Stored entries:
============
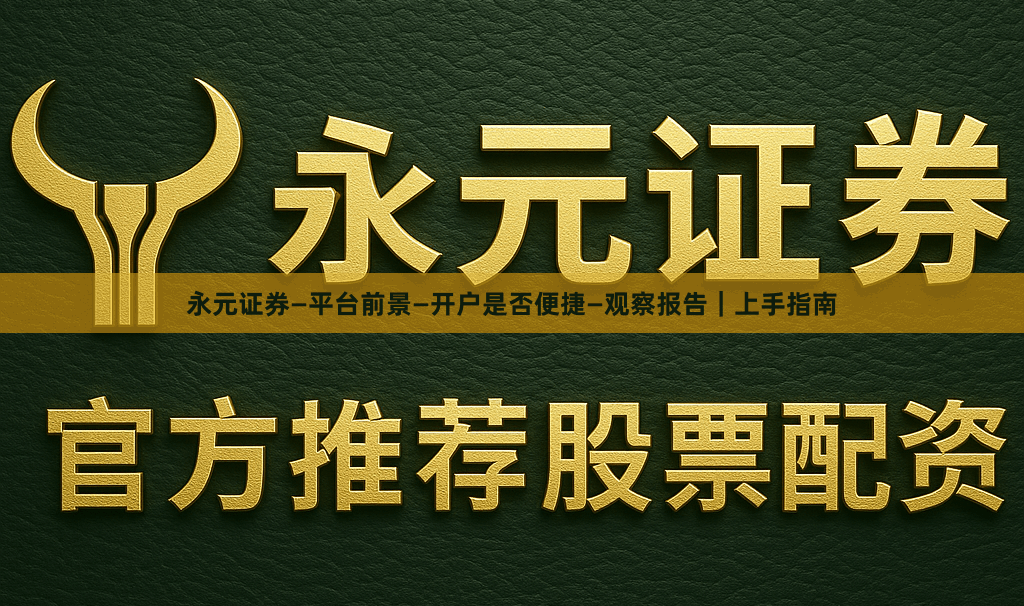 永元证券—平台前景—开户是否便捷—观察报告｜上手指南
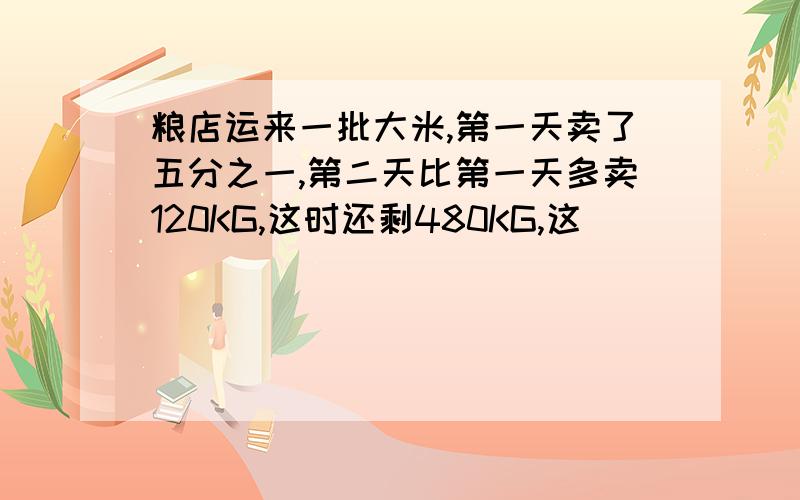 粮店运来一批大米,第一天卖了五分之一,第二天比第一天多卖120KG,这时还剩480KG,这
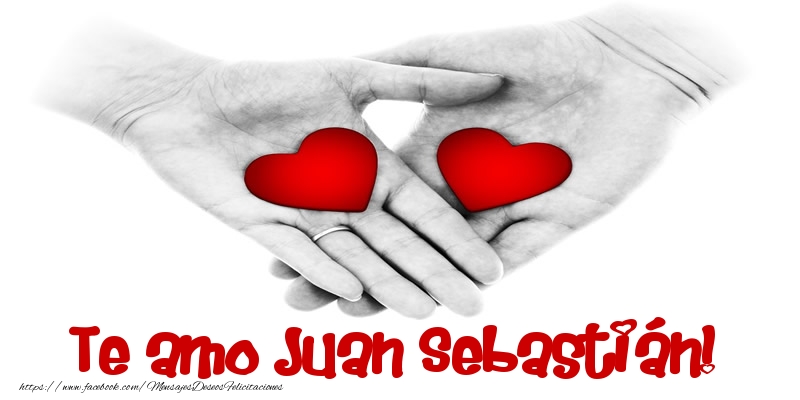 Felicitaciones de amor - Corazón | Te amo Juan Sebastián!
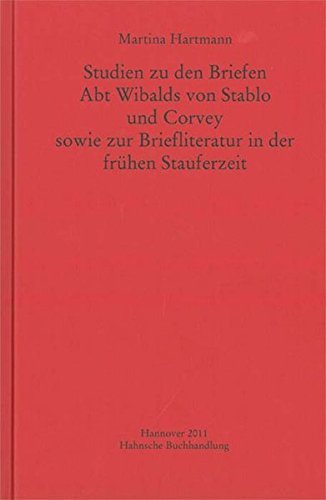 Studien zu den Briefen Abt Wibalds von Stablo und Corvey …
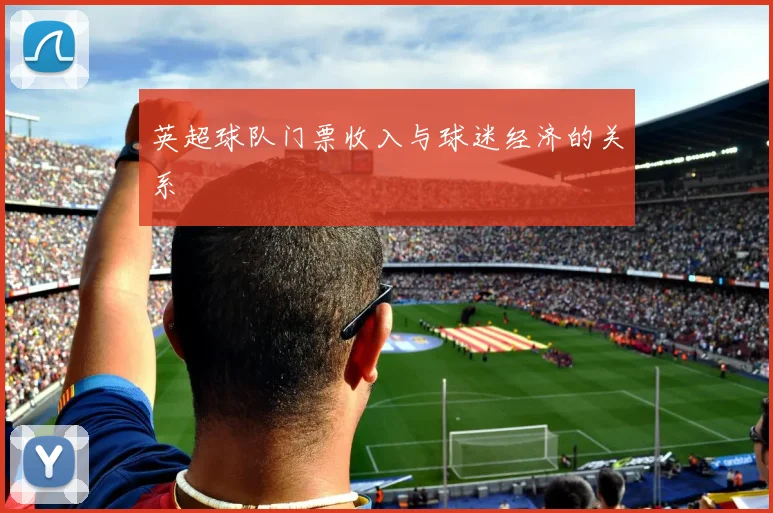 英超球队门票收入与球迷经济的关系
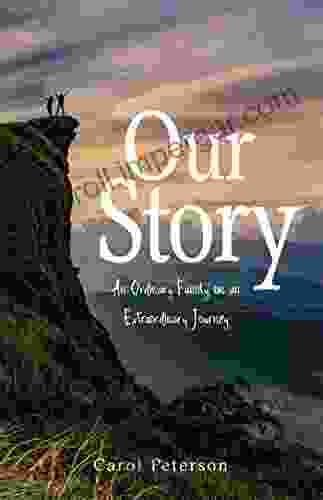 Our Story: An Ordinary Family On An Extraordinary Journey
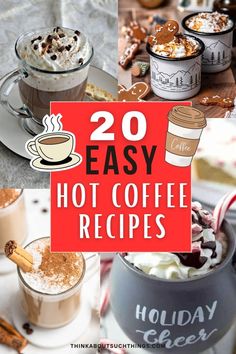 coffee cups with hot chocolate in them and the words, 20 easy hot coffee recipes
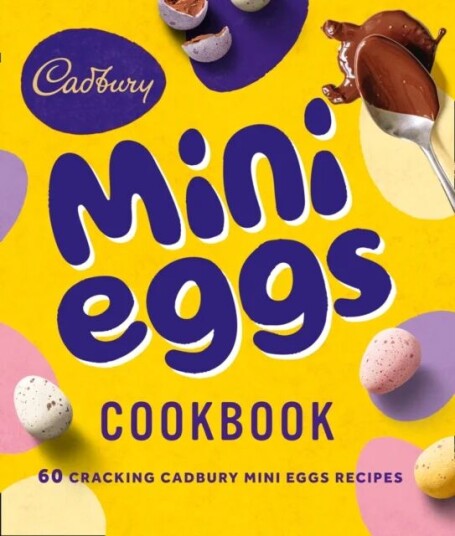 The Cadbury Mini Eggs Cookbook Av Cadbury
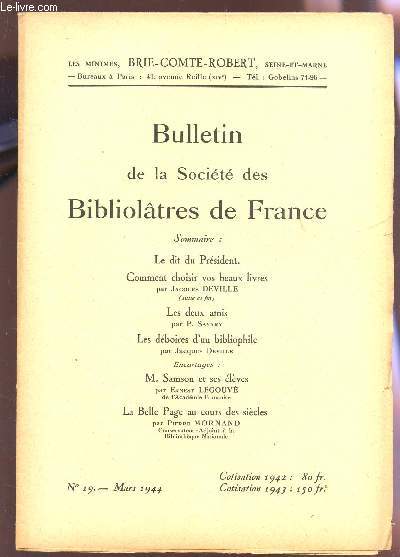 BULLETIN DE LA SOCIETE DES BIBLIOLATRES DE FRANCE / N19 - MARS 1944 / LE DIT DU PRESIDENT - COMMENT CHOISIR VOS BEAUX LIVRES (SUITE, FIN) - LES DEUX AMIS (SAVARY) - LES DEBOIRES D'UN BIBLOPHILE - M SAMSON ET SES ELEVES - LA BELLE PAGE AU COURS DES SIECLE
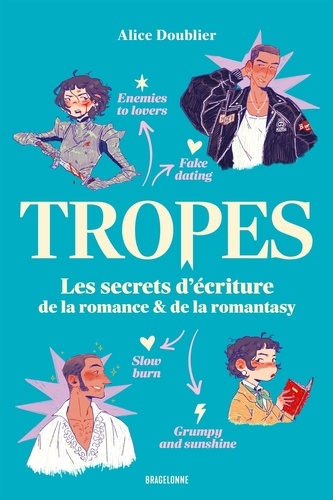 vers le catalogue du livre Tropes, Les secrets d'écriture de la romance & de la romantasy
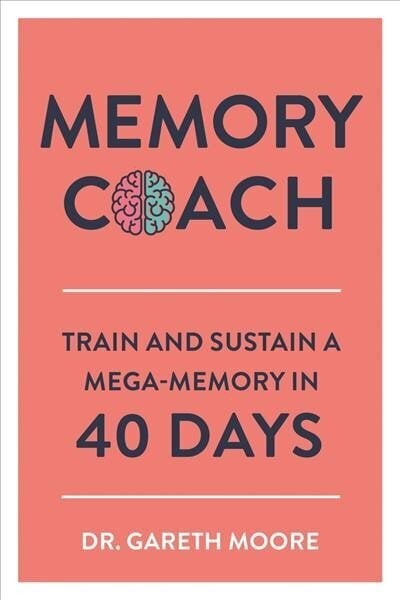 Memory Coach: Train and Sustain a Mega-Memory in 40 Days cena un informācija | Pašpalīdzības grāmatas | 220.lv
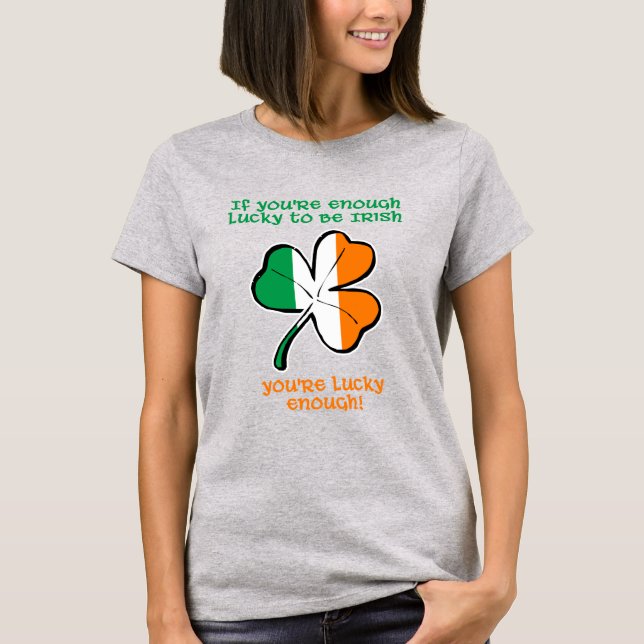 Camiseta Sortudo o suficiente para ser irlandês (Frente)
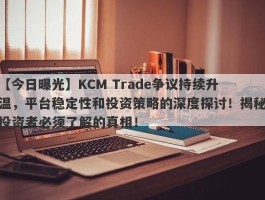 【今日曝光】KCM Trade争议持续升温，平台稳定性和投资策略的深度探讨！揭秘投资者必须了解的真相！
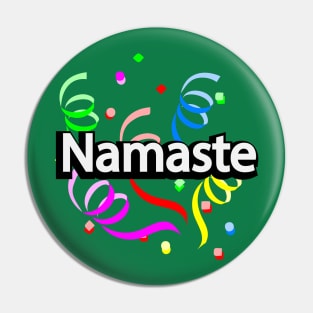 Namaste typographic artwork Pin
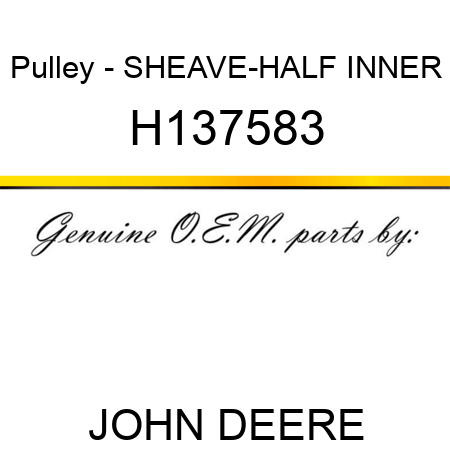 Pulley - SHEAVE-HALF, INNER H137583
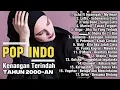 Download Lagu LAGU POP 2000-AN INDONESIA || KENANGAN TERINDAH 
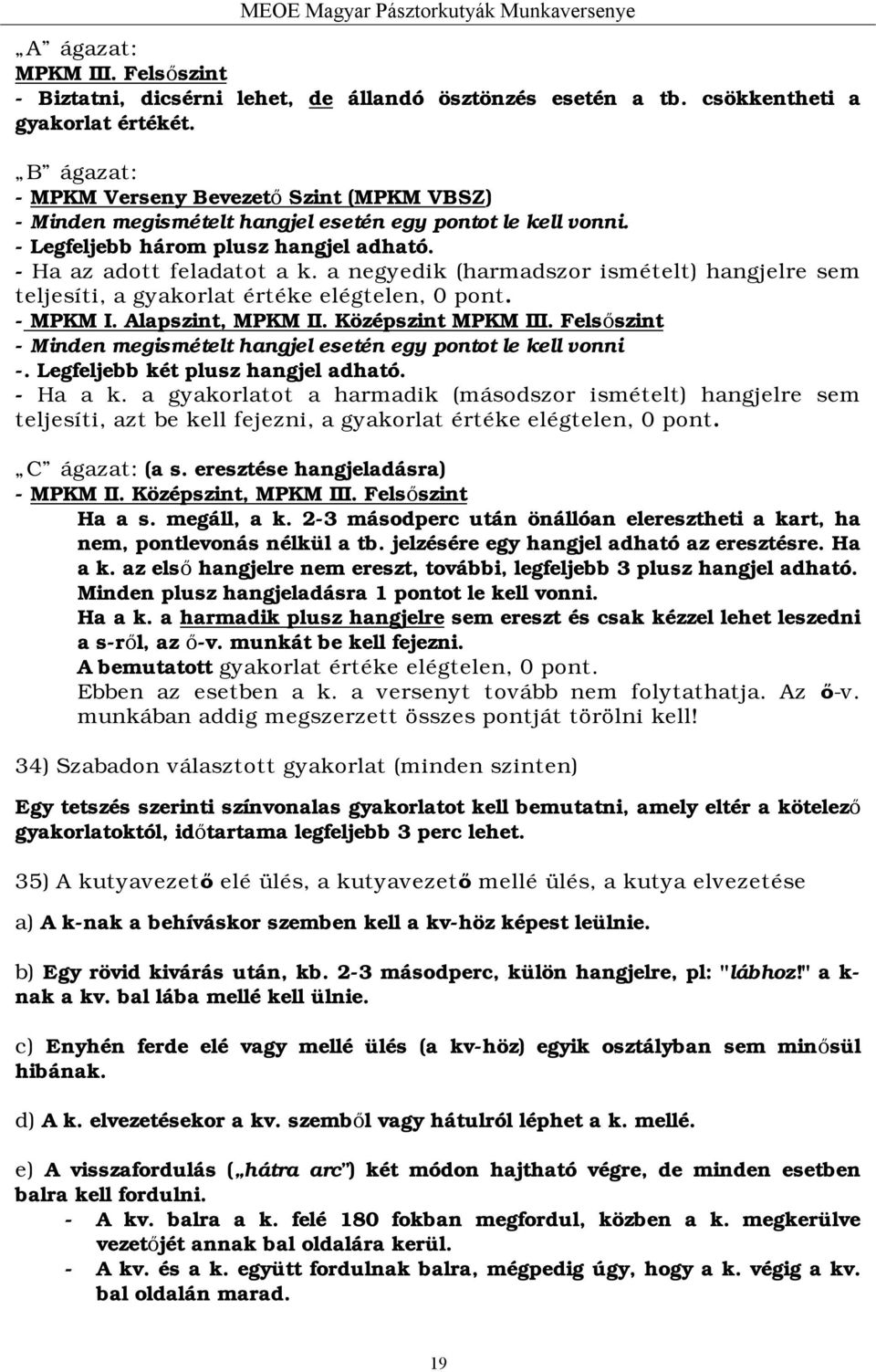 a negyedik (harmadszor ismételt) hangjelre sem teljesíti, a gyakorlat értéke elégtelen, 0 pont. - MPKM I. Alapszint, MPKM II. Középszint MPKM III.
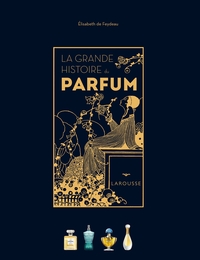Image de La Grande Histoire du parfum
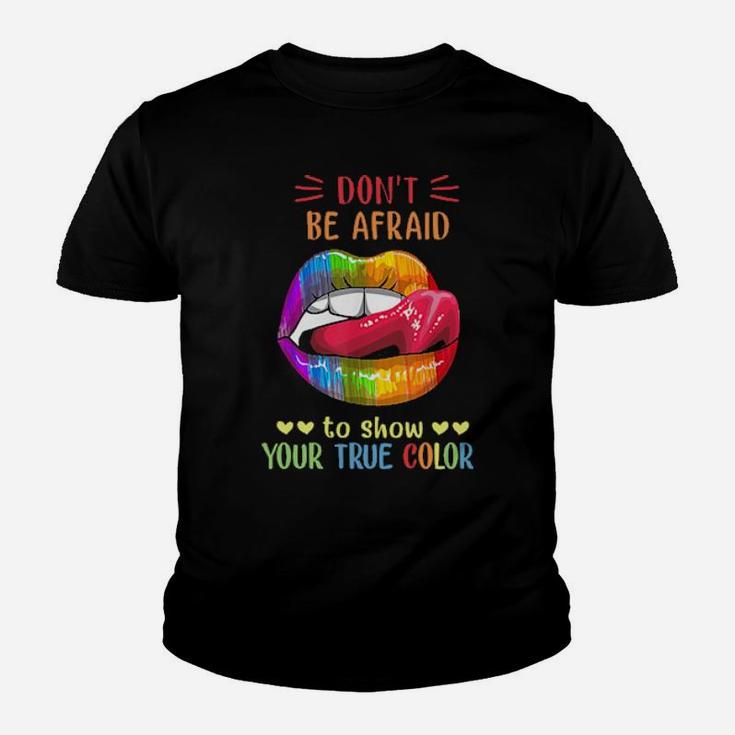 Lips Lgbt Don't Be Afraid To Show Your True Color Youth T-shirt
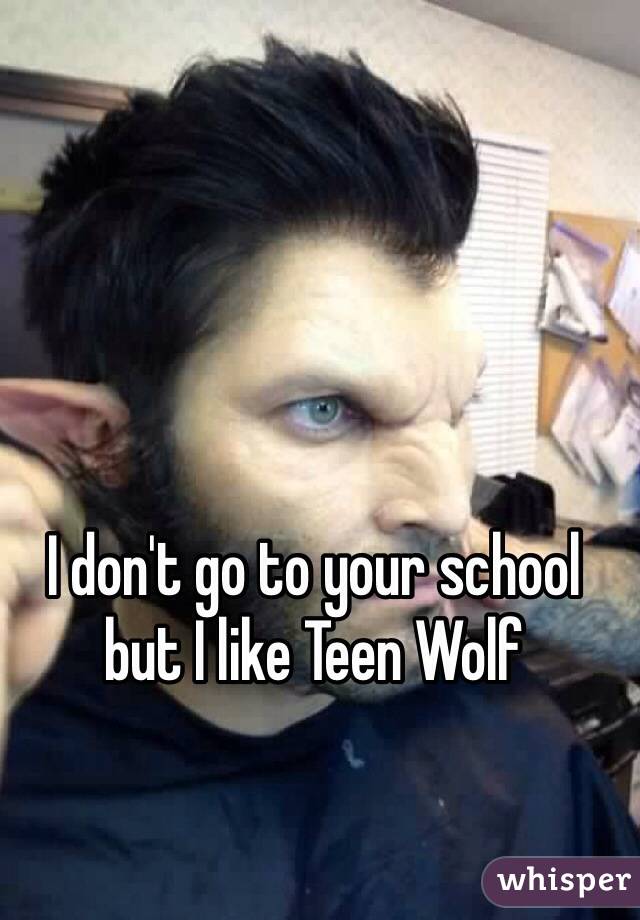 I don't go to your school but I like Teen Wolf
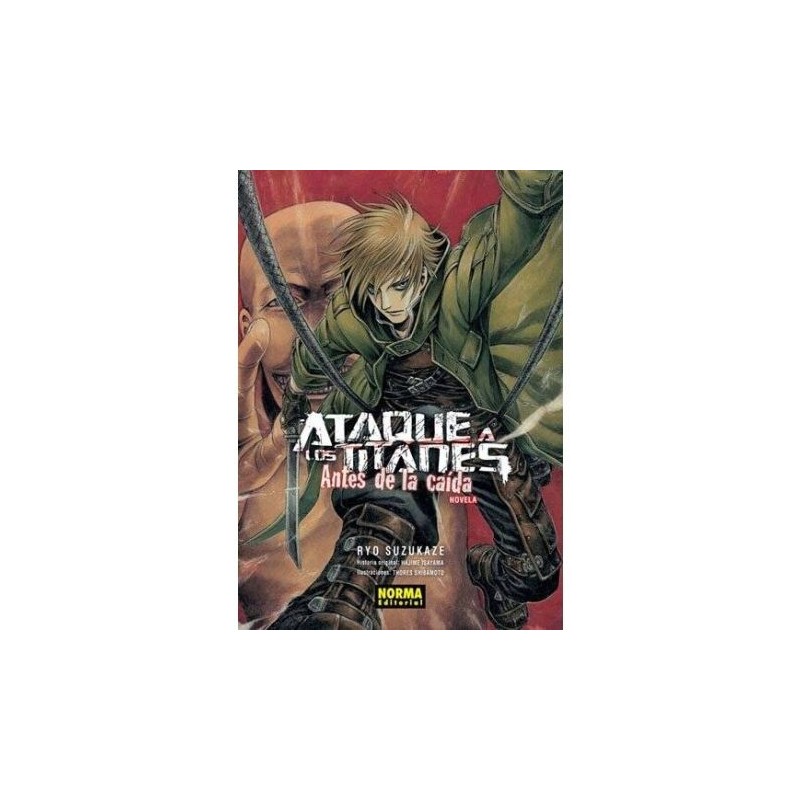 Ataque a los titanes: antes de la caída 1 (novela)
============
=== Required action ===
Return every entry above exactly. Pictures stay out.

=== Exercise solution ===
 永元证券—平台前景—开户是否便捷—观察报告｜上手指南
 粮店运来一批大米,第一天卖了五分之一,第二天比第一天多卖120KG,这时还剩480KG,这
 Felicitaciones de amor - Corazón | Te amo Juan Sebastián!
 Studien zu den Briefen Abt Wibalds von Stablo und Corvey …
 英超球队门票收入与球迷经济的关系
 Our Story: An Ordinary Family On An Extraordinary Journey
 coffee cups with hot chocolate in them and the words, 20 easy hot coffee recipes
 The Cadbury Mini Eggs Cookbook Av Cadbury
 BULLETIN DE LA SOCIETE DES BIBLIOLATRES DE FRANCE / N19 - MARS 1944 / LE DIT DU PRESIDENT - COMMENT CHOISIR VOS BEAUX LIVRES (SUITE, FIN) - LES DEUX AMIS (SAVARY) - LES DEBOIRES D'UN BIBLOPHILE - M SAMSON ET SES ELEVES - LA BELLE PAGE AU COURS DES SIECLE
 vers le catalogue du livre Tropes, Les secrets d'écriture de la romance & de la romantasy
 Memory Coach: Train and Sustain a Mega-Memory in 40 Days cena un informācija | Pašpalīdzības grāmatas | 220.lv
 Camiseta Sortudo o suficiente para ser irlandês (Frente)
 【今日曝光】KCM Trade争议持续升温，平台稳定性和投资策略的深度探讨！揭秘投资者必须了解的真相！
 Namaste typographic artwork Pin
 Pulley - SHEAVE-HALF, INNER H137583
 Download Lagu LAGU POP 2000-AN INDONESIA || KENANGAN TERINDAH 
 a negyedik (harmadszor ismételt) hangjelre sem teljesíti, a gyakorlat értéke elégtelen, 0 pont. - MPKM I. Alapszint, MPKM II. Középszint MPKM III.
Image de La Grande Histoire du parfum
 Lips Lgbt Don't Be Afraid To Show Your True Color Youth T-shirt
 I don't go to your school but I like Teen Wolf
 Ataque a los titanes: antes de la caída 1 (novela)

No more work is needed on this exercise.